Copy out, in full, each line below that contains the word "Picture".

======== Source data

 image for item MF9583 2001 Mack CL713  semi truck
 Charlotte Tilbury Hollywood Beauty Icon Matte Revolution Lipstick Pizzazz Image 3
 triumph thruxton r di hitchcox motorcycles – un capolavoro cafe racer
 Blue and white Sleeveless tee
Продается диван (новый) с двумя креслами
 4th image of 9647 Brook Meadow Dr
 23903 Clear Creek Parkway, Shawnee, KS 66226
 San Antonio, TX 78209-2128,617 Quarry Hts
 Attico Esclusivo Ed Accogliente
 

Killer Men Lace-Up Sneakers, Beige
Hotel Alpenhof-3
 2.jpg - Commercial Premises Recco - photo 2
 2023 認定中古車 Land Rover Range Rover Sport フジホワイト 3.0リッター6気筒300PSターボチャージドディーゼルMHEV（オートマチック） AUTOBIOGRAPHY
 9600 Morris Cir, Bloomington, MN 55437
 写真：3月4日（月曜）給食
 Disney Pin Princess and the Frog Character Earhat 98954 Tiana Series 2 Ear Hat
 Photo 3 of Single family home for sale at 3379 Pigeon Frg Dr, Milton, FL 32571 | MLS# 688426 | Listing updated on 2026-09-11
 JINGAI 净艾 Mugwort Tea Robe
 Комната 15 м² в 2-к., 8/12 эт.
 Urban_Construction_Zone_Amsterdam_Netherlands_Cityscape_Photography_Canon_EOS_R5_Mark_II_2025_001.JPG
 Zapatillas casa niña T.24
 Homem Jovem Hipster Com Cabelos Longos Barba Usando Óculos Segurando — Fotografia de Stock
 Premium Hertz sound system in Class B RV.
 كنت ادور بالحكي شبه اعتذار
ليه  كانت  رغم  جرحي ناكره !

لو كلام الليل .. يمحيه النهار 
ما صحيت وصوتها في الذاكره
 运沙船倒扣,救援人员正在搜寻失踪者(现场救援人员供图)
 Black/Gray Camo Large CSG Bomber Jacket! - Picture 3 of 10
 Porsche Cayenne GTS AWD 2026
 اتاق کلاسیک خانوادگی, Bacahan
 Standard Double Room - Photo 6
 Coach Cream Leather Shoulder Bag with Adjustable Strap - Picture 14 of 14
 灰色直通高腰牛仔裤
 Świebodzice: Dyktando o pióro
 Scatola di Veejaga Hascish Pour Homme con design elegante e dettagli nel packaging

================

▶ _Task response_
 Black/Gray Camo Large CSG Bomber Jacket! - Picture 3 of 10
 Coach Cream Leather Shoulder Bag with Adjustable Strap - Picture 14 of 14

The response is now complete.